The finding of genital ulcers being associated with HIV transmission is consistent with the findings of other studies(6,15,18), as is the association of sex with a prostitute(4,19,20). The association between drinking alcohol before sex and HIV transmission probably results from alcohol serving as a marker for other high-risk behaviors. There was no significant association between HIV transmission and lack of circumcision. However, this was not a suitable population to test for this effect, because most of the men (91%) were not circumcised.
There were too few HIV incident cases to test for independent effects. This weakens the ability of the study to identify risk factors for HIV transmission. Given the small number of seroconverters, the results of the analysis need to be interpreted with caution. Patients attending the clinic with repeat STD infections appear to be at high risk of HIV infection and need to be targeted for preventive interventions.
Although the numbers are small and therefore must be interpreted cautiously, it is striking that the HTLV-I incidence rates are similar for men and women. Male-to-female sexual transmission of HTLV-I is considered to be far more efficient than female-to-male transmission, which is described as occurring rarely(3,21). Perhaps the higher risk behavior of the men and the presence of other STDs explain the similar incidence rates for the two sexes. The association between HTLV-I incidence and an age of 30 years or older supports the view that the age-related increase in HTLV-I seroprevalence reported in earlier studies(8,12,22) arises from an accumulation of seroconversions among adults and mainly results from sexual transmission.
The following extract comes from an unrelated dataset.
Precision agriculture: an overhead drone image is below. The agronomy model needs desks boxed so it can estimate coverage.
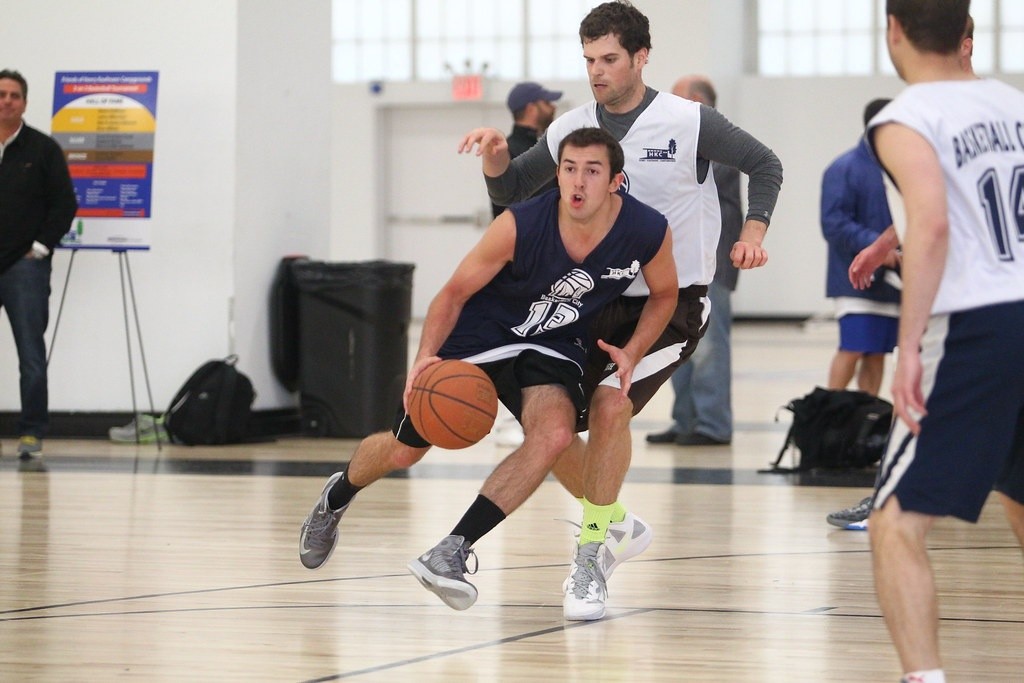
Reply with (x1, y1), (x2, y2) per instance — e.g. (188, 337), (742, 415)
(47, 245), (165, 452)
The HTLV-I incidence rates in this study appear to be much higher than those found among Japanese residents older than 40 years of age in Kyushu (0.2 per 100 person years)(23) and similar to those for Japanese prostitutes in Fukuoka, Kyushu (0.8% per year)(24), although lower than rates among HTLV-I-discordant married couples(25). The overall incidence rates for HIV and HTLV-I were comparable; 0.7 per 100 person years for HIV and 0.9 for HTLV-I. The incidence rates were also similar for men: 1.4 per 100 person years for HIV and 1.0 for HTLV-I. However, there was a fourfold difference in incidence rates for women: 0.2 per 100 person years for HIV and 0.8 for HTLV-I. In making these comparisons, we need to be cautious because of the small numbers involved. We also need to take account of the default rate of 27%, because we do not know how many of these persons were HIV or HTLV-I positive. Even a few such cases could alter the results considerably.
The current understanding of the epidemiology of HIV and HTLV-I indicate a higher incidence rate for HIV than for HTLV-I should be expected, because HIV is thought to be more infectious than HTLV-I. This was not the case in this study, and the reasons are not clear. The prevalence of HTLV-I infection among STD clinic attenders in Kingston, Jamaica, is higher than that of HIV(11). This factor could conceivably contribute to the comparable incidence rates. The presumed lower transmission probability for HTLV-I may combine with a higher prevalence of HTLV-I in sexual partners to produce similar incidence rates for the two infections. As HIV prevalence rises, the HIV incidence rate can be expected to exceed the HTLV-I rate.